Remember back in 2011 when Google settled with the U.S. Department of Justice on charges that it was knowingly selling advertising on its site to Canadian pharmacies that led to illegal importation of prescription drugs?
The Internet giant paid $500 million as a penalty. Apparently the settlement didn’t have a tremendous impact on the way Google does business.
Now, according to a Bloomberg News report written by Chris Strohm and David McLaughlin, attorneys general from several states are probing whether it adequately screens illegal drug advertisements and illicit online videos.
The state AGs raised the issue in a letter to Google at the end of last year and have since met several times with Google executives. Apparently they aren’t happy with the results.

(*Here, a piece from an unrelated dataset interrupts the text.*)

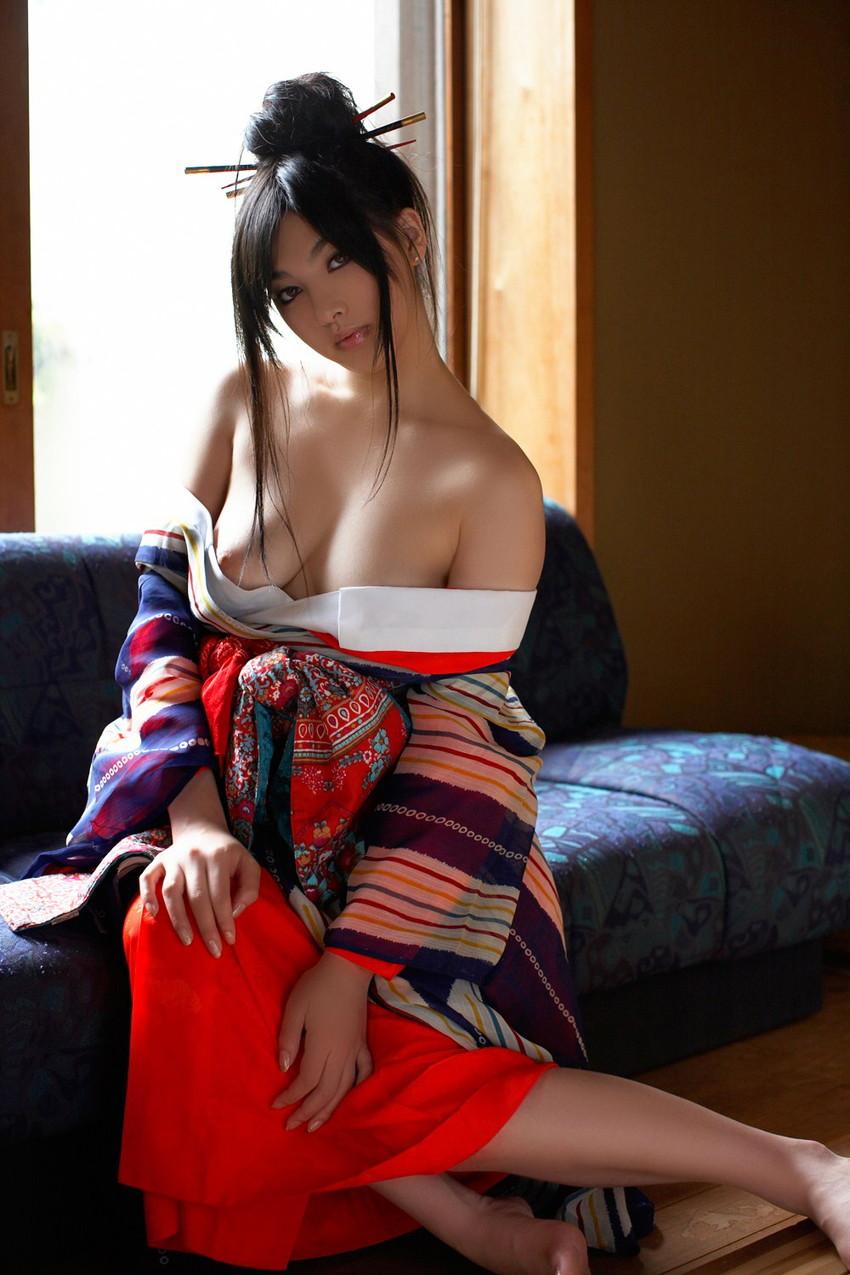 【鎖骨エロ画像】美女のエロい鎖骨が骨フェチでなくても抜けるwwwww(52枚) 44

Mississippi Attorney General Jim Hood, who just took over as president of the National Association of Attorneys General in June, told Bloomberg: “What they tell you in a meeting sounds good but then you can go online and check it out and it’s not true.”
Mississippi plans to issue a civil investigative demand — similar to a subpoena — for “documents and e-mails about how they screen or don’t screen videos and ads” and “how they place ads beside videos,” Bloomberg quoted Hood as saying.
Google, as usual, claims it takes the issue seriously, but problems apparently still exist. Besides Hood in Mississippi, spokespeople for attorneys general in Hawaii, Florida, Colorado, Arkansas, New Mexico, Alaska and Oregon said they continue to probe online practices.